» **Listing on spatial positioning**:
================================
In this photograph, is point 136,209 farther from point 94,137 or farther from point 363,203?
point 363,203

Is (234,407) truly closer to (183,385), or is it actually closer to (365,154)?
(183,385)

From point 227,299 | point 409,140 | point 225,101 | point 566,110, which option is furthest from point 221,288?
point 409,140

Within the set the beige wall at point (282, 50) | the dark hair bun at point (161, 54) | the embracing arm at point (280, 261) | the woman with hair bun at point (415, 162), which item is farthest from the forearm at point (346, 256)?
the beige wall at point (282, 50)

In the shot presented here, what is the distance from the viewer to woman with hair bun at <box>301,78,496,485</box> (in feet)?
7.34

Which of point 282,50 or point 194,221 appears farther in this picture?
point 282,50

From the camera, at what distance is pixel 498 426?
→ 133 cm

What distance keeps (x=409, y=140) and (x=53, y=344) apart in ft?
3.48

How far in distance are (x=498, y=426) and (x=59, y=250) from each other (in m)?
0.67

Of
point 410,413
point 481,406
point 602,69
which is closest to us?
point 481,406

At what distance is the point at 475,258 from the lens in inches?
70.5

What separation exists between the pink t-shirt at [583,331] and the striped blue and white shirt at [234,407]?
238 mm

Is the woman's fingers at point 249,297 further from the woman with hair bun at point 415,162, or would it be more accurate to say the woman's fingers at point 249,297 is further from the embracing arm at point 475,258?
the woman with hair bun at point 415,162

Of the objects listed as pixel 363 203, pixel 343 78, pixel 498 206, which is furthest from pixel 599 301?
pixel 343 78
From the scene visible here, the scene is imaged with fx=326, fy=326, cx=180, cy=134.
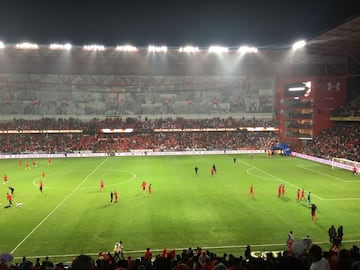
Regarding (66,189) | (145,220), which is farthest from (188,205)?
(66,189)

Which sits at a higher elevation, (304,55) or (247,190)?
(304,55)

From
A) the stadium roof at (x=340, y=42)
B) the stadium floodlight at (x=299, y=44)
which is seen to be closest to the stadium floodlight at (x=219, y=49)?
the stadium floodlight at (x=299, y=44)

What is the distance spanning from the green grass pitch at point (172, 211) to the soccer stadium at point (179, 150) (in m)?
0.15

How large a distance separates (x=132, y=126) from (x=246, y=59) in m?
28.9

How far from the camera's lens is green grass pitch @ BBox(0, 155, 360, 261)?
19.4 metres

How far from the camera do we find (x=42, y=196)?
30.9 meters

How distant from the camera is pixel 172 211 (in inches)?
995

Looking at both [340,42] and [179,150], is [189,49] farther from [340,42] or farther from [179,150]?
[340,42]

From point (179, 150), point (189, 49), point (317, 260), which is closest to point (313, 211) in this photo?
point (317, 260)

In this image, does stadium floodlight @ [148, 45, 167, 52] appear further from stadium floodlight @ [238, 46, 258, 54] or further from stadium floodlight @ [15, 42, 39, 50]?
stadium floodlight @ [15, 42, 39, 50]

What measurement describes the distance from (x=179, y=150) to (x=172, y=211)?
41.7 m

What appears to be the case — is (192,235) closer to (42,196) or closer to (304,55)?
(42,196)

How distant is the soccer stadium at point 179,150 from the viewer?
2038 cm

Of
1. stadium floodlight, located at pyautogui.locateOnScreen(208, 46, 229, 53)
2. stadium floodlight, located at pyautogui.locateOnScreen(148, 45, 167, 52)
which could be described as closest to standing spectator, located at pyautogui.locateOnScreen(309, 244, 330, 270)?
stadium floodlight, located at pyautogui.locateOnScreen(208, 46, 229, 53)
================================
» **GOAL**:
Reproduce every line of the listing above word for word, leaving out the pictures.

» **REPLY**:
In this photograph, is point 136,209 farther from point 94,137 or farther from point 363,203?
point 363,203

Is (234,407) truly closer to (183,385), or is it actually closer to (365,154)?
(183,385)

From point 227,299 | point 409,140 | point 225,101 | point 566,110, which option is furthest from point 221,288?
point 409,140

Within the set the beige wall at point (282, 50) | the dark hair bun at point (161, 54) | the embracing arm at point (280, 261) | the woman with hair bun at point (415, 162), which item is farthest from the forearm at point (346, 256)?
the beige wall at point (282, 50)

In the shot presented here, what is the distance from the viewer to woman with hair bun at <box>301,78,496,485</box> (in feet)?
7.34

Which of point 282,50 or point 194,221 appears farther in this picture?
point 282,50

From the camera, at what distance is pixel 498 426?
→ 133 cm

What distance keeps (x=409, y=140) and (x=53, y=344) apart in ft?
3.48

How far in distance are (x=498, y=426) and (x=59, y=250) from each other (in m)?
0.67

Of
point 410,413
point 481,406
point 602,69
which is closest to us?
point 481,406

At what distance is the point at 475,258 from the lens in inches?
70.5

What separation exists between the pink t-shirt at [583,331] and the striped blue and white shirt at [234,407]?
238 mm

Is the woman's fingers at point 249,297 further from the woman with hair bun at point 415,162, or would it be more accurate to say the woman's fingers at point 249,297 is further from the embracing arm at point 475,258?
the woman with hair bun at point 415,162

Of the objects listed as pixel 363 203, pixel 343 78, pixel 498 206, which is furthest from pixel 599 301?
pixel 343 78
From the scene visible here, the scene is imaged with fx=326, fy=326, cx=180, cy=134.
Regarding (66,189) | (145,220), which is farthest from (188,205)?
(66,189)

Which sits at a higher elevation, (304,55) or (247,190)?
(304,55)

From
A) the stadium roof at (x=340, y=42)
B) the stadium floodlight at (x=299, y=44)
which is seen to be closest to the stadium floodlight at (x=219, y=49)?
the stadium floodlight at (x=299, y=44)

What is the distance spanning from the green grass pitch at point (172, 211) to the soccer stadium at point (179, 150) (in m)?
0.15

How large a distance separates (x=132, y=126) from (x=246, y=59) in m?
28.9

How far from the camera's lens is green grass pitch @ BBox(0, 155, 360, 261)?
19.4 metres

How far from the camera do we find (x=42, y=196)?
30.9 meters

How distant from the camera is pixel 172 211 (in inches)?
995

Looking at both [340,42] and [179,150], is [189,49] farther from [340,42] or farther from [179,150]?
[340,42]

From point (179, 150), point (189, 49), point (317, 260), which is closest to point (313, 211) in this photo?
point (317, 260)

In this image, does stadium floodlight @ [148, 45, 167, 52] appear further from stadium floodlight @ [238, 46, 258, 54] or further from stadium floodlight @ [15, 42, 39, 50]?
stadium floodlight @ [15, 42, 39, 50]

What measurement describes the distance from (x=179, y=150) to (x=172, y=211)?
41.7 m

What appears to be the case — is (192,235) closer to (42,196) or closer to (304,55)?
(42,196)

How distant is the soccer stadium at point 179,150 from the viewer?
2038 cm

Of
1. stadium floodlight, located at pyautogui.locateOnScreen(208, 46, 229, 53)
2. stadium floodlight, located at pyautogui.locateOnScreen(148, 45, 167, 52)
which could be described as closest to standing spectator, located at pyautogui.locateOnScreen(309, 244, 330, 270)?
stadium floodlight, located at pyautogui.locateOnScreen(208, 46, 229, 53)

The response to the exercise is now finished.